Paul, Peter, and Ingo:

This must have come up before, but I don't know what was decided.

Isn't it often true that a memory barrier is needed before a call to 
wake_up_process()?  A typical scenario might look like this:

        CPU 0
        -----
        for (;;) {
                set_current_state(TASK_INTERRUPTIBLE);
                if (signal_pending(current))
                        break;
                if (wakeup_flag)
                        break;
                schedule();
        }
        __set_current_state(TASK_RUNNING);
        wakeup_flag = 0;


        CPU 1
        -----
        wakeup_flag = 1;
        wake_up_process(my_task);

The underlying pattern is:

        CPU 0                           CPU 1
        -----                           -----
        write current->state            write wakeup_flag
        smp_mb();
        read wakeup_flag                read my_task->state

where set_current_state() does the write to current->state and 
automatically adds the smp_mb(), and wake_up_process() reads 
my_task->state to see whether the task needs to be woken up.

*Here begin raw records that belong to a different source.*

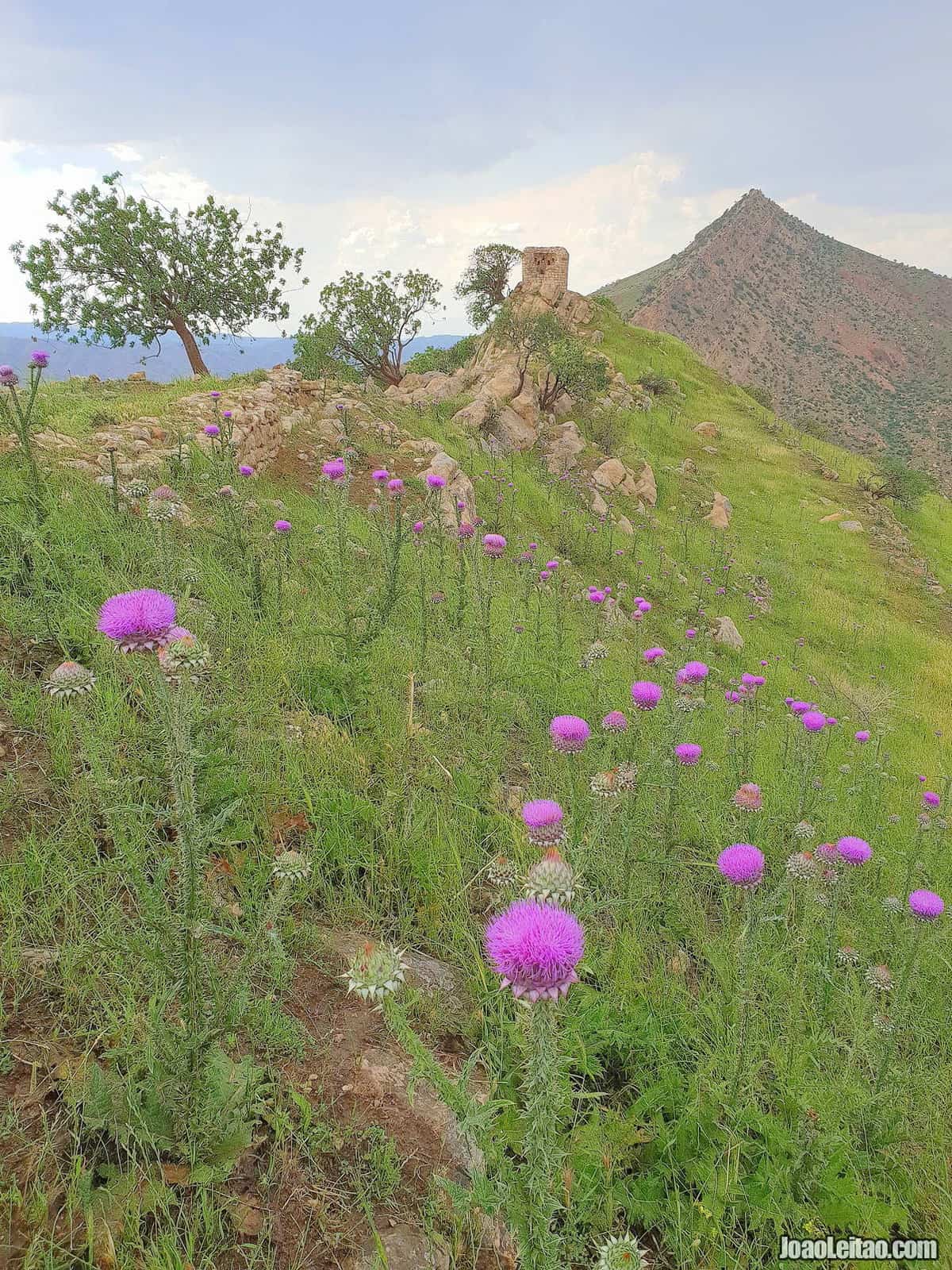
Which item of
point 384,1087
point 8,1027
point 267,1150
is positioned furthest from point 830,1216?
point 8,1027

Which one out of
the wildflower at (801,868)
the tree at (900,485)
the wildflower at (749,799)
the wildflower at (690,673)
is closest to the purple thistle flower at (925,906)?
the wildflower at (801,868)

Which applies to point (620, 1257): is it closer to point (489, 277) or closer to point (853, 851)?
point (853, 851)

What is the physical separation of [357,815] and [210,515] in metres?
3.78

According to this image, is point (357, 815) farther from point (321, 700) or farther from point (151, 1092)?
point (151, 1092)

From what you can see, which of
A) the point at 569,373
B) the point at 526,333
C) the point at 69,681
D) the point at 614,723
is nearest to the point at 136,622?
the point at 69,681

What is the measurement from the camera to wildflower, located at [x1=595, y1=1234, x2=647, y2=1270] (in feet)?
4.66

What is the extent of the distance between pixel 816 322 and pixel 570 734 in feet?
305

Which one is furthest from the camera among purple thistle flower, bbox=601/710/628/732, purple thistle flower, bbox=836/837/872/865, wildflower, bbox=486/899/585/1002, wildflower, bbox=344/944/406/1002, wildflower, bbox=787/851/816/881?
purple thistle flower, bbox=601/710/628/732

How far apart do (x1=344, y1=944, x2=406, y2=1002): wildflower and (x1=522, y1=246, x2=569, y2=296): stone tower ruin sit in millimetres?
33039

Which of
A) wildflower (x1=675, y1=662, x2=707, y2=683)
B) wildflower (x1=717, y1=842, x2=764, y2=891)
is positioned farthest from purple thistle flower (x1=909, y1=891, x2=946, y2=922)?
wildflower (x1=675, y1=662, x2=707, y2=683)

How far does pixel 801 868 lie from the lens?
306 cm

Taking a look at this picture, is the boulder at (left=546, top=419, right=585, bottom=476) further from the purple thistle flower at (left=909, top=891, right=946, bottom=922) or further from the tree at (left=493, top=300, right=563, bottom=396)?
the purple thistle flower at (left=909, top=891, right=946, bottom=922)

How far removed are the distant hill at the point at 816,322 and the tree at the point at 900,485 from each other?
35010 mm

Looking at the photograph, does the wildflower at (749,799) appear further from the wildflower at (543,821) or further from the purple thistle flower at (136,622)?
the purple thistle flower at (136,622)
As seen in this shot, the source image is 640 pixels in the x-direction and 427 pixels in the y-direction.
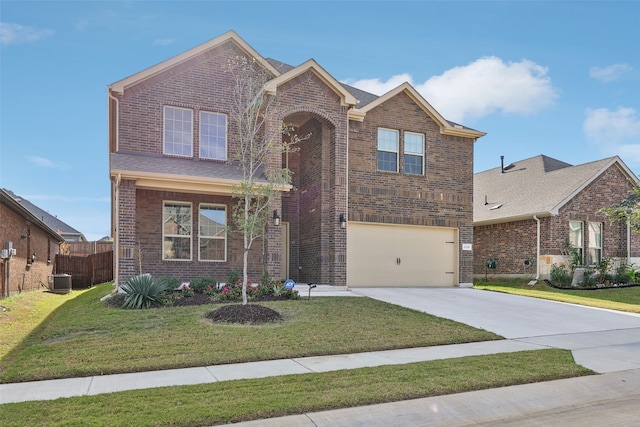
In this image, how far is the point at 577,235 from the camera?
2103 cm

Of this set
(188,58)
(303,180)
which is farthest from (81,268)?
(188,58)

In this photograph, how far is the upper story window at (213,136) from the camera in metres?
Result: 15.7

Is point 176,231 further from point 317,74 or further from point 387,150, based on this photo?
point 387,150

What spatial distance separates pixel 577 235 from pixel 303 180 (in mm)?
12248

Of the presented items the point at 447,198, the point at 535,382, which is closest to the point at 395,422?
the point at 535,382

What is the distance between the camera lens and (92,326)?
9.45 meters

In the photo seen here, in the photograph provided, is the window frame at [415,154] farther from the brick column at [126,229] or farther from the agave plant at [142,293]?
the agave plant at [142,293]

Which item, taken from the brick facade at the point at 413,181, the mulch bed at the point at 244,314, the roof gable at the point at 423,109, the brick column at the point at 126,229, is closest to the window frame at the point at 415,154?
the brick facade at the point at 413,181

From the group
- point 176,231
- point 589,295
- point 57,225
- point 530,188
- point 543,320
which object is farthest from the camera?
point 57,225

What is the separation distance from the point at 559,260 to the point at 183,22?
1676cm

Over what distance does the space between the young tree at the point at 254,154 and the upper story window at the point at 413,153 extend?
449cm

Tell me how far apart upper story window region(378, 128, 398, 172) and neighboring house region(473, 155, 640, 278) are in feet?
22.8

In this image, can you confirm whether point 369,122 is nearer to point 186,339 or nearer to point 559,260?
point 559,260

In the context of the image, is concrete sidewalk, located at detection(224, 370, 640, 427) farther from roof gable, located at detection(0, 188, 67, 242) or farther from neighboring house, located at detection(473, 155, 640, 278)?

The kerneldoc for wake_up_process() says that it has no implied memory
barrier if it doesn't actually wake anything up.  And even when it
does, the implied barrier is only smp_wmb, not smp_mb.

This is the so-called SB (Store Buffer) pattern, which is well known to
require a full smp_mb on both sides.  Since wake_up_process() doesn't
include smp_mb(), isn't it correct that the caller must add it
explicitly?

In other words, shouldn't the code for CPU 1 really be:

        wakeup_flag = 1;
        smp_mb();
        wake_up_process(task);

If my reasoning is correct, then why doesn't wake_up_process() include 
this memory barrier automatically, the way set_current_state() does?  
There could be an alternate version (__wake_up_process()) which omits 
the barrier, just like __set_current_state().